- [How to complete this task]:
With the pictures left out, restate exactly the part below that opens with the line containing "Cutiuta cu motive" and closes with the line containing "Maison provençale avec".

(Beginning of The data)

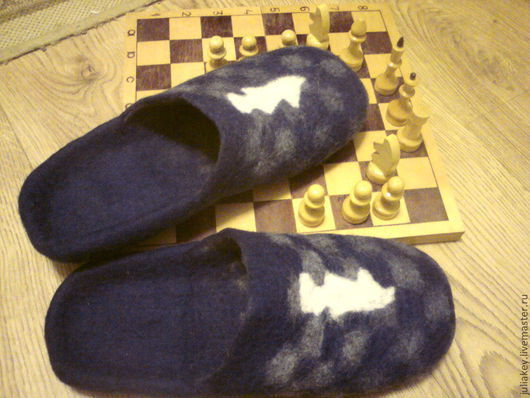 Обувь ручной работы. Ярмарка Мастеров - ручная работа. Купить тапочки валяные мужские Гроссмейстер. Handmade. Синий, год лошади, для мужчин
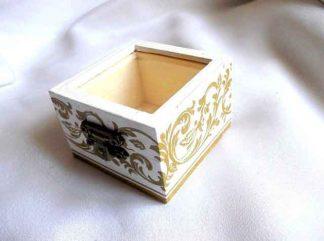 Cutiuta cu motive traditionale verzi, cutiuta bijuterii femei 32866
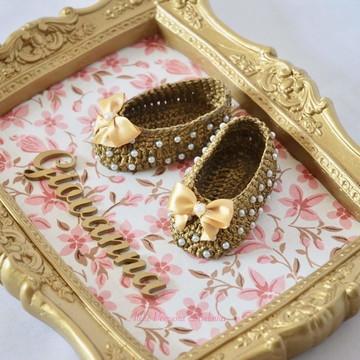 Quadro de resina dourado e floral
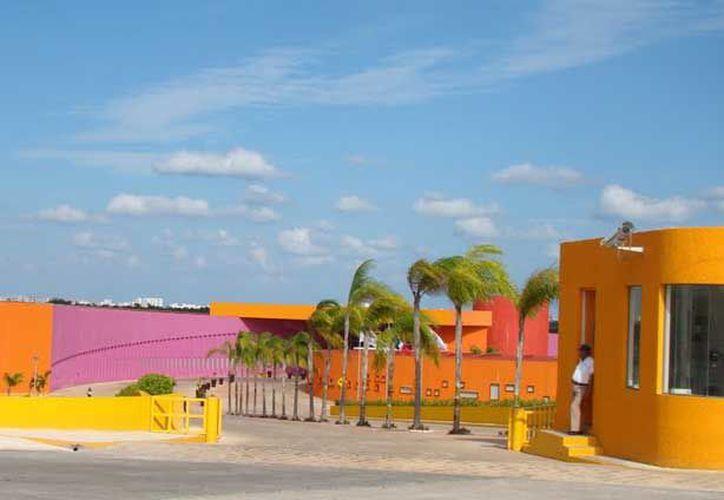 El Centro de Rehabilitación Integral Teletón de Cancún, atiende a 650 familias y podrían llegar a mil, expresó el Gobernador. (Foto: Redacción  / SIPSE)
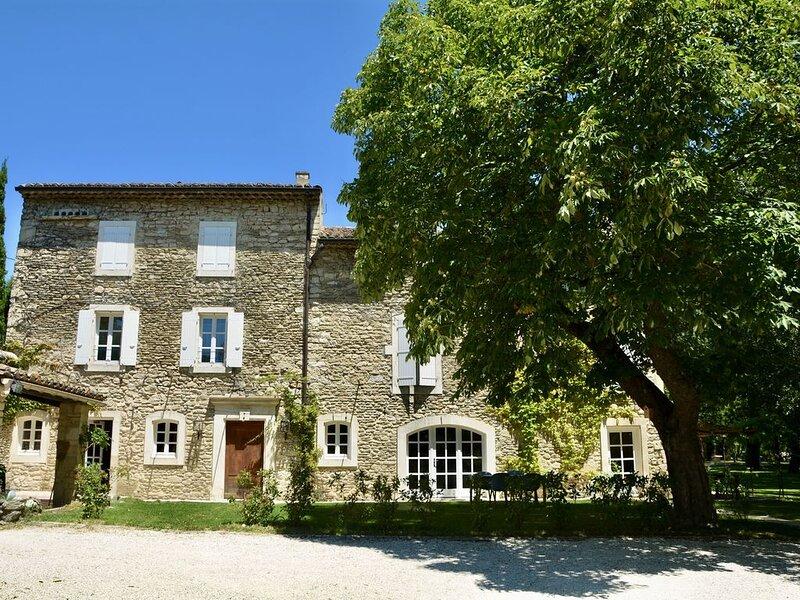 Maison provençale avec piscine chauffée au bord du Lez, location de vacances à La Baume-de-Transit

(End of The data)
(Beginning of The data)

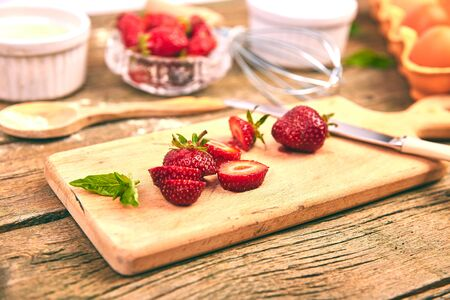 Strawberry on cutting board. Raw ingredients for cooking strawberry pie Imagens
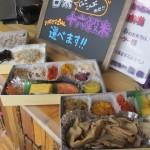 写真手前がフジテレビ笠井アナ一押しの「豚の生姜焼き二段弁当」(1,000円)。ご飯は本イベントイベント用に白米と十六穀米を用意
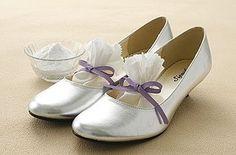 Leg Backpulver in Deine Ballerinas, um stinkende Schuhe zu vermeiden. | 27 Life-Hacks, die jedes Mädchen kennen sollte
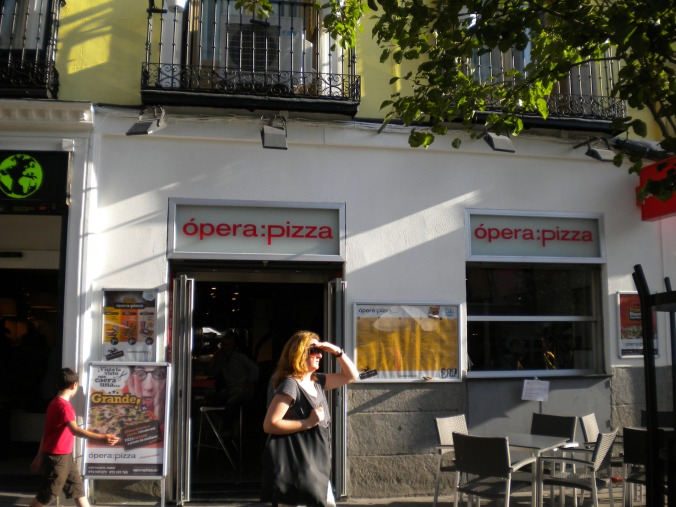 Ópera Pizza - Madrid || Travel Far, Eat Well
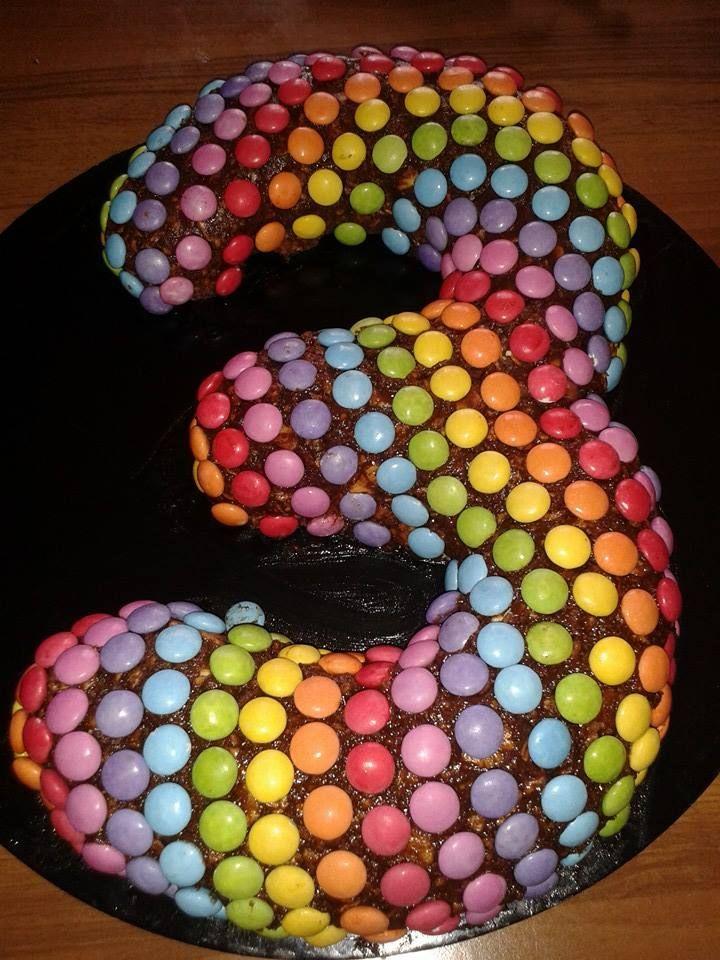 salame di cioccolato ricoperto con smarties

(End of The data)
(Beginning of The data)

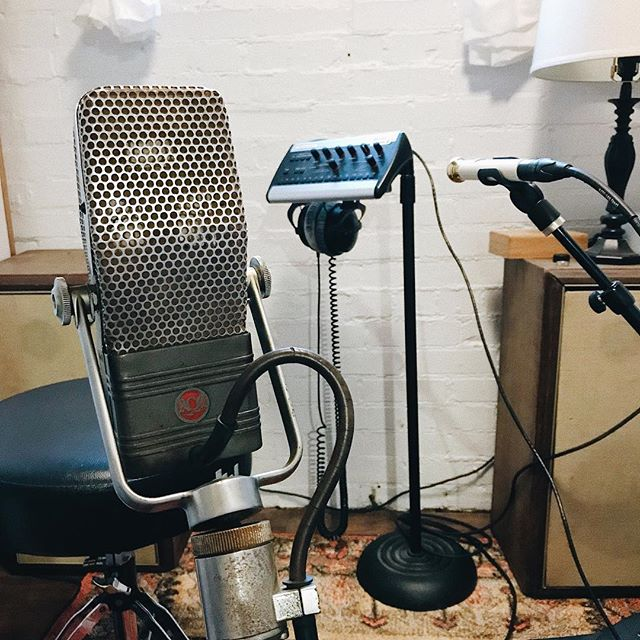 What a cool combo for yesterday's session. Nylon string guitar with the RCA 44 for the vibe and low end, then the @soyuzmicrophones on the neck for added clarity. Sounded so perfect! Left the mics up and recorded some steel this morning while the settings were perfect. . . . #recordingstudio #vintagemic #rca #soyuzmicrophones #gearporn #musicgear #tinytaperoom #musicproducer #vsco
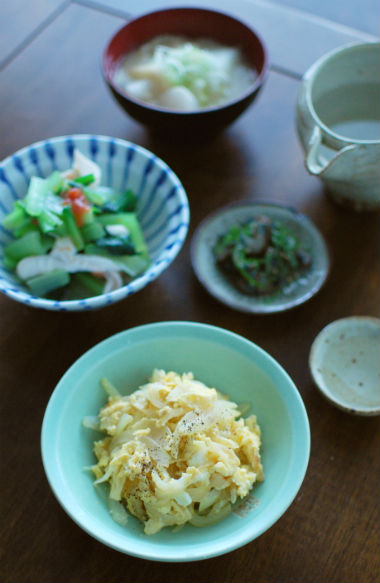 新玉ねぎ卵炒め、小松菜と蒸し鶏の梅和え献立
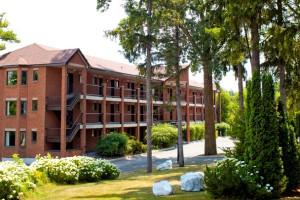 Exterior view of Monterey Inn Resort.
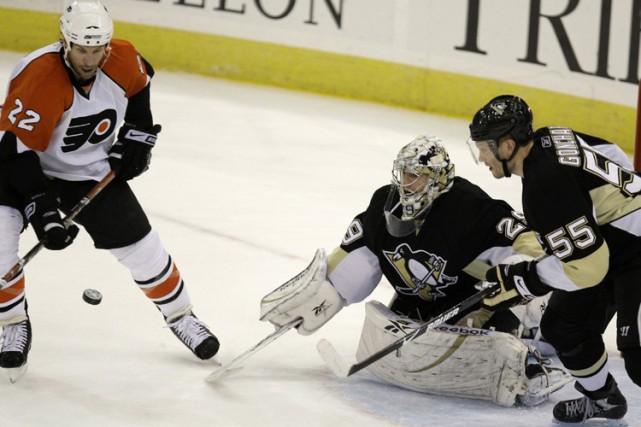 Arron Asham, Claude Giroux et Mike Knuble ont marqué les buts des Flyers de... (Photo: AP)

(End of The data)

- [Result of this task]:
 Cutiuta cu motive traditionale verzi, cutiuta bijuterii femei 32866
 Quadro de resina dourado e floral
 El Centro de Rehabilitación Integral Teletón de Cancún, atiende a 650 familias y podrían llegar a mil, expresó el Gobernador. (Foto: Redacción  / SIPSE)
 Maison provençale avec piscine chauffée au bord du Lez, location de vacances à La Baume-de-Transit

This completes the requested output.